I have N < 2^n randomly generated n-bit numbers stored in a file the lookup for which is expensive. Given a number Y, I have to search for a number in the file that is at most k hamming dist. from Y. Now this calls for a C(n 1) + C(n 2) + C(n 3)...+C(n,k) worst case lookups which is not feasible in my case. I tried storing the distribution of 1's and 0's at each bit position in memory and prioritized my lookups. So, I stored probability of bit i being 0/1:
Pr(bi=0), Pr(bi=1) for all i from 0 to n-1.
But it didn't help much since N is too large and have almost equal distribution of 1/0 in every bit location. Is there a way this thing can be done more efficiently. For now, you can assume n=32, N = 2^24.

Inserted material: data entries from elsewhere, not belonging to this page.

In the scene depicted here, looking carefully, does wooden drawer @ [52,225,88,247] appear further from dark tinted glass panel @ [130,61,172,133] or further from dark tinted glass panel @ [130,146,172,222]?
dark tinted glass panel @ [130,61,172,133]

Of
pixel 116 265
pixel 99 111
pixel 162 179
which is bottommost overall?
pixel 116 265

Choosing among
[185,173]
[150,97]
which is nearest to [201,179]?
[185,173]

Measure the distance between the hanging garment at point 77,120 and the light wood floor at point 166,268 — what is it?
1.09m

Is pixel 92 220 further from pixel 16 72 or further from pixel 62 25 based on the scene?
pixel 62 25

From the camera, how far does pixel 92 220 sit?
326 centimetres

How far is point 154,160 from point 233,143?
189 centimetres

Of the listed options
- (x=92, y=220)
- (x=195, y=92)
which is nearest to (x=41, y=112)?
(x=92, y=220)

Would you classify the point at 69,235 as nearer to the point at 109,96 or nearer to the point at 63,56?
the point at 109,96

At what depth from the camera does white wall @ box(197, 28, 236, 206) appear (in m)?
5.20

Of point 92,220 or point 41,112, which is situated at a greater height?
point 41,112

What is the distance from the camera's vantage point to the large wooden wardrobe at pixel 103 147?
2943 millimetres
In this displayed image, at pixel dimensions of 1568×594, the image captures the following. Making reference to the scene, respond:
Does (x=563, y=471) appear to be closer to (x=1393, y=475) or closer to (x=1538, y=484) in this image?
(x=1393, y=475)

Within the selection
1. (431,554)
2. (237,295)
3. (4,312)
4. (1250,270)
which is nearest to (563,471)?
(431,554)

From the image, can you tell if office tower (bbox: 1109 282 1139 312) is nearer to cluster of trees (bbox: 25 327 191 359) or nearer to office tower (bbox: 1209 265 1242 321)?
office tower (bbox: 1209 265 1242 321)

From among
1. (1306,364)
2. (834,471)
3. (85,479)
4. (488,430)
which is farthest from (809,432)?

Perhaps you could store it as a graph, with links to the next closest numbers in the set, by hamming distance, then all you need to do is follow one of the links to another number to find the next closest one. Then use an index to keep track of where the numbers are by file offset, so you don't have to search the graph for Y when you need to find its nearby neighbors.
You also say you have 2^24 numbers, which according to wolfram alpha (http://www.wolframalpha.com/input/?i=2^24+*+32+bits) is only 64MB. Could you just put it all in ram to make the accesses faster? Perhaps that would happen automatically with caching on your machine?